Me llamo Verónica Errázuriz. Nací en Santiago, como mi padre, Marcial Errázuriz Espejo-Silva. Mi madre fue su segunda esposa, Emma Lindner, una joven por la que mi padre abandonó a su familia y que bebía los vientos por él. Nunca tuvimos mucho en común mi padre y yo, empezando por la diferencia de edad, y siguiendo con su insolente carácter, su ego inflado y su más que cuestionable moral. En cuanto pude emigré a España.
Fui a parar a Trasmiera, una comarca tranquila debido, imagino, a sus aguas medicinales. Colaboraba en un taller de grabado en Solares donde Marcos pasaba muchas horas. Trabajador abnegado, pensaba yo, pero su fervor era más por mí que por las planchas de cobre.
Cuando volví a Chile para presentarlo, mi madre fue hosca con él. Mi padre ni siquiera se molestó en venir a conocerlo. En las playas de Valparaíso nos sacudimos la arena y la decepción, y a nuestro regreso formamos nuestra familia de dos, empeñándonos a fondo en querernos y en renegar.

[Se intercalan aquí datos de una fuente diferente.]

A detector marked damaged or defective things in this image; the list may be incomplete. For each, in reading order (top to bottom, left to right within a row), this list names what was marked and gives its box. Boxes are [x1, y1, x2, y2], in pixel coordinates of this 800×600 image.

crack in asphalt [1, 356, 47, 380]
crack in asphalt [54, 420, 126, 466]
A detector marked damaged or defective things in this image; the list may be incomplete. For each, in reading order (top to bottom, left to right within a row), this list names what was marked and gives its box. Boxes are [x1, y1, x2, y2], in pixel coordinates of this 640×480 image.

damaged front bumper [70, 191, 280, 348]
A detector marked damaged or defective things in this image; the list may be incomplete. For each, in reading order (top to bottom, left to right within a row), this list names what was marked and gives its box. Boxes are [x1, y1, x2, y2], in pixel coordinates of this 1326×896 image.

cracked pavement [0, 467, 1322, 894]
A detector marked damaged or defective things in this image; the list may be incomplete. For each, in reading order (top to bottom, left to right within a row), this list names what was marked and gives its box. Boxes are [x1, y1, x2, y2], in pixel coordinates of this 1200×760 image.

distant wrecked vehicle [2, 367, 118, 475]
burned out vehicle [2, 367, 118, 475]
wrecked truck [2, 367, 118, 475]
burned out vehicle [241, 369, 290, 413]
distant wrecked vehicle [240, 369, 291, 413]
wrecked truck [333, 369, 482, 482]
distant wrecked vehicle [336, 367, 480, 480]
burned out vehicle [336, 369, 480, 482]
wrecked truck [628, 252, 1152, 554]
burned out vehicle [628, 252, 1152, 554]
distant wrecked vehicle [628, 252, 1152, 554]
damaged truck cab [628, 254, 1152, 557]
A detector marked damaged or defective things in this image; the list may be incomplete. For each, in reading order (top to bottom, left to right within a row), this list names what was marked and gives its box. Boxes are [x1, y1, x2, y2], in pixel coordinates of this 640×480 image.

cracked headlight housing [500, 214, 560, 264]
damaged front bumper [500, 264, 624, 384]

Me quedé embarazada con casi cuarenta años. Cómo he lamentado no haber tenido hijos antes. Diego nació en la semana veintidós. El pequeño Diego nació y murió a los ciento cincuenta y siete días de gestación.
Ellos vinieron desde Santiago. Mi padre se paró delante de mí, sin decir nada, sin mirarme. No se lo reprocho. Yo tampoco tenía ganas de mirar ni de ver. Un vientre irrefutablemente lleno el mío, con todos los síntomas de una embarazada; notaba las patadas en mi interior y me resultaba imposible dormir sobre mi panza por el temor de aplastar al bebé que ya no gestaba.

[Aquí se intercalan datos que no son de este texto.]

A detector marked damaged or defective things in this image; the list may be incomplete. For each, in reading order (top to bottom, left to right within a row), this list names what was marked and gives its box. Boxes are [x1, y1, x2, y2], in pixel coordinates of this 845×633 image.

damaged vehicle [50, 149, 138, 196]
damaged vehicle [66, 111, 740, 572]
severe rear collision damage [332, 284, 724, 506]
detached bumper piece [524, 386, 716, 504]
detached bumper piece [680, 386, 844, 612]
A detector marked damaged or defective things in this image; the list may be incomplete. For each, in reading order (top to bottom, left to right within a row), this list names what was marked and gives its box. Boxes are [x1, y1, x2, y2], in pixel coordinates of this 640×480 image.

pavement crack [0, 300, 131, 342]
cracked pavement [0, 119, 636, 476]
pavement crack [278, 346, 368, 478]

En el coche, a solas, podía gritar a conciencia, de rabia, de tristeza, de culpa, de horror, porque es necesario expresar el duelo así, vivamente, pero es incómodo para otros. No sabemos acompañar, porque es mucho más fácil juzgar y aleccionar, cuestionar el comportamiento de alguien que intentar comprenderlo. Escuché a mis padres en la cocina opinando sobre cómo me recreaba en mi dolor. Yo perturbaba la vida cotidiana que deseaban recuperar cuanto antes.
Reuní el coraje para pedirles que al final del mes regresaran a su casa. Volaron a Chile ese mismo fin de semana. Mi madre se despidió con un roce en la mejilla que intentaba ser un beso, y no hemos vuelto a hablar desde entonces. No es por maldad, ignorancia, desinterés. Es sencillamente por la incapacidad de enfrentarnos a la verdad.

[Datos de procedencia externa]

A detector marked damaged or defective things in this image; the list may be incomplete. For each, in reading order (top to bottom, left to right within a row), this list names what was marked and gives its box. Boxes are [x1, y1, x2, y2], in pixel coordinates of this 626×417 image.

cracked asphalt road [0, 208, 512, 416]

Paseo por lugares oxigenados, luminosos. Hundo los pies en la arena de La Playuca, toco los árboles en el Sendero de los porqués. Intento recuperar algo de mi brillo, asimilando a la vez convivir con esa bola de pelo gris alojada en mi garganta. Durante el tiempo que me queda, de cuya fugacidad soy plenamente consciente, colecciono escenas en las que Diego está presente, no sea que un día no piense en él, y entonces se muera de verdad.
Ya no somos una familia de dos. Somos una familia de tres.